When configuring Varnish, define cacheability via Cache-Control response headers in the Flask application (preferred) or via VCL rules. Good candidates for caching are stable read endpoints such as /vuln/<id>, /api/v1/vulnerability/<id>, and static assets. Endpoints that modify state (POST/PUT/DELETE), authenticated views, and personalised dashboards must bypass the cache.

Example configuration#

A minimal VCL that mirrors the CIRCL production setup. It forwards uncacheable authenticated API requests (those carrying x-api-key), strips most cookies so that anonymous responses share a single cache key, gzip-compresses textual payloads, and gives both Varnish and the client a 15-minute / 15-minute TTL on cacheable responses (with a 2-hour grace window for stale-while-revalidate).

backend default {
    .host = "2001:db8::1";
    .port = "10001";
    .first_byte_timeout = 30s;
    .between_bytes_timeout = 20s;
}

sub vcl_recv {
    # don't cache authenticated api requests
    if (req.http.x-api-key) {
        return (pass);
    }
    # remove cookie to force cache for special bootstrap content
    if (req.url ~ "^/bootstrap($|/.*)") {
        unset req.http.cookie;
    }
    # remove unwanted cookie to cache more requests
    if (req.http.Cookie) {
        set req.http.Cookie = ";" + req.http.Cookie;
        set req.http.Cookie = regsuball(req.http.Cookie, "; +", ";");
        set req.http.Cookie = regsuball(req.http.Cookie, ";(vulnerability-lookup)=", "; \1=");
        set req.http.Cookie = regsuball(req.http.Cookie, ";[^ ][^;]*", "");
        set req.http.Cookie = regsuball(req.http.Cookie, "^[; ]+|[; ]+$", "");

        if (req.http.Cookie == "") {
            unset req.http.Cookie;
        }
    }
}

sub vcl_backend_response {
    set beresp.ttl = 15m;
    set beresp.grace = 2h;
    # Allow browser to cache requests longer
    unset beresp.http.Cache-Control;
    set beresp.http.cache-control = "max-age=900";
    # compress text content
    if (beresp.http.content-type ~ "(application/json|text/html|image/svg|text/css|text/javascript)") {
        set beresp.do_gzip = true;
    }
    # increase cache time
    if (!beresp.http.last-modified) {
        set beresp.http.last-modified = now;
    }
}

Nginx (static-file backends)#

Two dedicated Nginx instances handle the static-file traffic that should never touch Varnish or Gunicorn. Both are routed by HAProxy on path prefixes (/dumps/ and /static).

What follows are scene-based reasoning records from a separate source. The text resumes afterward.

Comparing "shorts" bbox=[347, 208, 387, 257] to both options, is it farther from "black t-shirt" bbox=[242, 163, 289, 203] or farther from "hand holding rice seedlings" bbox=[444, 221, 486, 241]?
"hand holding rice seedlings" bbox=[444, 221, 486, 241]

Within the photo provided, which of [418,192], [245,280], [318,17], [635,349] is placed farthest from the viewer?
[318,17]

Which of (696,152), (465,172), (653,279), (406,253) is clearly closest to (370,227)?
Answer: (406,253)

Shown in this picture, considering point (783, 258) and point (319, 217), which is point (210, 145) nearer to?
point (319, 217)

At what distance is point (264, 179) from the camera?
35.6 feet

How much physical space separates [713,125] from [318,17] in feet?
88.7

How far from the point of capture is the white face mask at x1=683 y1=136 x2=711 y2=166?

Open-data dumps (/dumps/) — serves the daily NDJSON exports of the Kvrocks database produced by bin/dump.py (one file per feed plus comments, bundles, sightings, and KEV entries — see Command-Line Interface). These exports are published as open data for archival and research; they are static files written once a day and therefore do not need to go through the application stack:

Serving the files directly from disk with sendfile is much cheaper than proxying through the application stack.
Decoupling bulk downloads from the application protects the Gunicorn worker pool from being tied up by long-running file transfers.
A directory listing (autoindex on) lets researchers discover available feeds without needing an additional index endpoint.

The location /dumps/ block to add to the Nginx server is shown in Reverse Proxy (Nginx) below.

Static-asset CDN (/static) — serves the CSS, JavaScript, and image assets shipped with the Flask application. In the simpler single-Nginx setup described later, these are served by the same Nginx that proxies the application. In the CIRCL production topology the /static prefix is split off to a separate Nginx instance so that asset traffic — which is by far the most frequent request type for a typical browser session — never competes with dynamic requests for HAProxy or Varnish backend connections.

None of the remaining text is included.